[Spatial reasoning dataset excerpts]
++++++++++

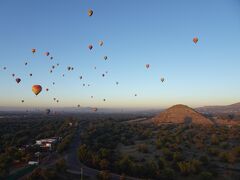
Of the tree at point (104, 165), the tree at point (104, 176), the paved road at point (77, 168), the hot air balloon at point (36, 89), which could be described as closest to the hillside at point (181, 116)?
the hot air balloon at point (36, 89)

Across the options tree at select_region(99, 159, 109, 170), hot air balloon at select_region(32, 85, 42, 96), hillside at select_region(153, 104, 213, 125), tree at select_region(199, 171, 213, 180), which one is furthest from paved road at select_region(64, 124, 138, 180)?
hillside at select_region(153, 104, 213, 125)

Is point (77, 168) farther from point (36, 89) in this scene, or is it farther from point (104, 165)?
point (36, 89)

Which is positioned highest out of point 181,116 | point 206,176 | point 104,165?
point 181,116

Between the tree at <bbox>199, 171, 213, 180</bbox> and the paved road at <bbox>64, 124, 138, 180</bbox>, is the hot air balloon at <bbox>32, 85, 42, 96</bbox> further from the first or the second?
the tree at <bbox>199, 171, 213, 180</bbox>

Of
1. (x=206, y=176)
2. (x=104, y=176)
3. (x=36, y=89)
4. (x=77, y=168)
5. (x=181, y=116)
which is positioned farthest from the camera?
(x=181, y=116)

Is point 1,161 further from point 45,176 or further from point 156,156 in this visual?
point 156,156

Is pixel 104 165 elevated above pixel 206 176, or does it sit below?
above

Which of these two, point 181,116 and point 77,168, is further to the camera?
point 181,116

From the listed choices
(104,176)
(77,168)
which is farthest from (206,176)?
(77,168)

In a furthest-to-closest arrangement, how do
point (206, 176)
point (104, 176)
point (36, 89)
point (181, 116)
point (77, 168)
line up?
point (181, 116) → point (36, 89) → point (77, 168) → point (206, 176) → point (104, 176)
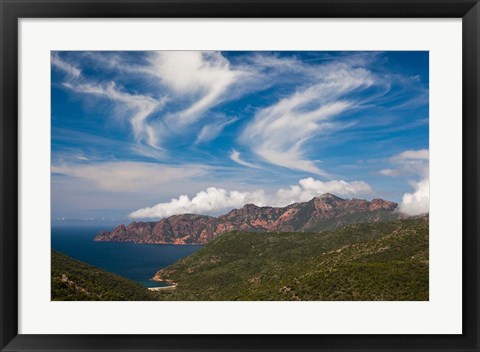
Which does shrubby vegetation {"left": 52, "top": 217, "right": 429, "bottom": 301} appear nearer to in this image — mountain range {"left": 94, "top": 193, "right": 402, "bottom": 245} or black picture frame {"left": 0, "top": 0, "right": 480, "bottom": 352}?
black picture frame {"left": 0, "top": 0, "right": 480, "bottom": 352}

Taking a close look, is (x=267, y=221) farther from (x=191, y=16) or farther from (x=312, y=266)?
(x=191, y=16)

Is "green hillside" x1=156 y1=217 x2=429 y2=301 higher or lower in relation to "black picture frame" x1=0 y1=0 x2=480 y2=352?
lower

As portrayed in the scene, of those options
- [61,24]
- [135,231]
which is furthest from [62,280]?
[135,231]

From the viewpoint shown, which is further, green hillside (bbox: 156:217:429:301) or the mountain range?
the mountain range

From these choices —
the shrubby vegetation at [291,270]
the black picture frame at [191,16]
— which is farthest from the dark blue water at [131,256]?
the black picture frame at [191,16]

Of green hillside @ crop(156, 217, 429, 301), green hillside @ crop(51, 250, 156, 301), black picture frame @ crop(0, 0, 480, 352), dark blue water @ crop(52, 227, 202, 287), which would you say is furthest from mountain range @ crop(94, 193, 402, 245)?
black picture frame @ crop(0, 0, 480, 352)

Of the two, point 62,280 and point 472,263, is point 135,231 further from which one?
point 472,263

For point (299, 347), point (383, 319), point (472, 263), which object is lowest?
point (299, 347)
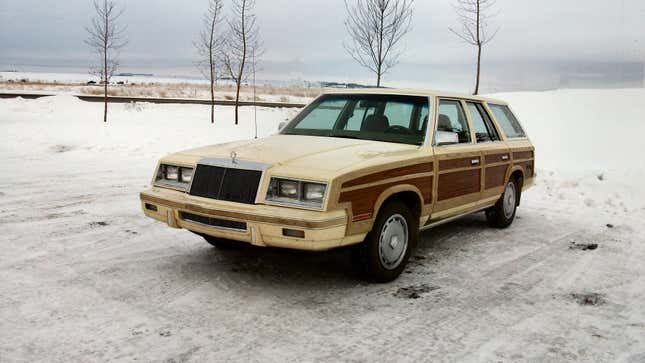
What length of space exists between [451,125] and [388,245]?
5.65 feet

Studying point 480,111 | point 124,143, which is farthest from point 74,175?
point 480,111

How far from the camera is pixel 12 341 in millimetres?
3535

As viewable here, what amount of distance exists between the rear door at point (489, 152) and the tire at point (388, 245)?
168 cm

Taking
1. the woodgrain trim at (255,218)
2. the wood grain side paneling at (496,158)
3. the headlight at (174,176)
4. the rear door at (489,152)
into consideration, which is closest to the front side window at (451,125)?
the rear door at (489,152)

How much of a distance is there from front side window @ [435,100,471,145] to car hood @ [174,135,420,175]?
37 cm

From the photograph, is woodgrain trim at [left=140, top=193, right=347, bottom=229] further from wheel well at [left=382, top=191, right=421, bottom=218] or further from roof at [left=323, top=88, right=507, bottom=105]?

++++++++++

The exercise: Copy out every one of the records above word for word, with the pictures left out.

Response to the task:
Of the tree at point (104, 165), the tree at point (104, 176), the paved road at point (77, 168), the hot air balloon at point (36, 89), which could be described as closest to the hillside at point (181, 116)?
the hot air balloon at point (36, 89)

Across the options tree at select_region(99, 159, 109, 170), hot air balloon at select_region(32, 85, 42, 96), hillside at select_region(153, 104, 213, 125), tree at select_region(199, 171, 213, 180), which one is furthest from paved road at select_region(64, 124, 138, 180)?
hillside at select_region(153, 104, 213, 125)

Is point (77, 168) farther from point (36, 89) in this scene, or is it farther from point (104, 165)?
point (36, 89)

Which is positioned highest out of point 181,116 | point 206,176 | point 104,165?
point 181,116

Between the tree at <bbox>199, 171, 213, 180</bbox> and the paved road at <bbox>64, 124, 138, 180</bbox>, is the hot air balloon at <bbox>32, 85, 42, 96</bbox> further from the first or the second?
the tree at <bbox>199, 171, 213, 180</bbox>

Of
1. (x=206, y=176)
2. (x=104, y=176)
3. (x=36, y=89)
4. (x=77, y=168)
5. (x=181, y=116)
which is positioned farthest from the camera?
(x=181, y=116)

Is point 1,161 further from point 45,176 or further from point 156,156 in this visual?
point 156,156

Is pixel 104 165 elevated above pixel 206 176, or does it sit below?
above

Which of these two, point 181,116 and point 77,168, is further to the camera?
point 181,116

From the listed choices
(104,176)
(77,168)
which is farthest from (206,176)?
(77,168)

In a furthest-to-closest arrangement, how do
point (206, 176)
point (104, 176)
point (36, 89)
point (181, 116)
point (77, 168)
line up?
point (181, 116) → point (36, 89) → point (77, 168) → point (206, 176) → point (104, 176)
Which does shrubby vegetation {"left": 52, "top": 217, "right": 429, "bottom": 301} appear nearer to in this image — mountain range {"left": 94, "top": 193, "right": 402, "bottom": 245} or black picture frame {"left": 0, "top": 0, "right": 480, "bottom": 352}?
black picture frame {"left": 0, "top": 0, "right": 480, "bottom": 352}

Taking a close look, is (x=267, y=221) farther from (x=191, y=16) or farther from (x=312, y=266)?
(x=191, y=16)

Is "green hillside" x1=156 y1=217 x2=429 y2=301 higher or lower in relation to "black picture frame" x1=0 y1=0 x2=480 y2=352?
lower

As portrayed in the scene, of those options
- [61,24]
- [135,231]
which is furthest from [62,280]?
[135,231]

From the viewpoint shown, which is further, green hillside (bbox: 156:217:429:301) or the mountain range?
the mountain range

From these choices —
the shrubby vegetation at [291,270]
the black picture frame at [191,16]
— which is farthest from the dark blue water at [131,256]?
the black picture frame at [191,16]

Of green hillside @ crop(156, 217, 429, 301), green hillside @ crop(51, 250, 156, 301), black picture frame @ crop(0, 0, 480, 352), dark blue water @ crop(52, 227, 202, 287), which would you say is furthest from mountain range @ crop(94, 193, 402, 245)?
black picture frame @ crop(0, 0, 480, 352)

Of the two, point 62,280 and point 472,263, is point 135,231 further from which one?
point 472,263

For point (299, 347), point (383, 319), point (472, 263), which object is lowest?
point (299, 347)
What length of space exists between [451,125] and [388,245]?
5.65 feet

Studying point 480,111 | point 124,143, which is farthest from point 74,175?
point 480,111

How far from the camera is pixel 12 341 in millimetres?
3535

As viewable here, what amount of distance exists between the rear door at point (489, 152) and the tire at point (388, 245)?
168 cm

Taking
1. the woodgrain trim at (255,218)
2. the wood grain side paneling at (496,158)
3. the headlight at (174,176)
4. the rear door at (489,152)
into consideration, which is closest to the front side window at (451,125)?
the rear door at (489,152)

How much of a distance is there from front side window @ [435,100,471,145] to car hood @ [174,135,420,175]?
37 cm

From the photograph, is woodgrain trim at [left=140, top=193, right=347, bottom=229] further from wheel well at [left=382, top=191, right=421, bottom=218] or further from roof at [left=323, top=88, right=507, bottom=105]?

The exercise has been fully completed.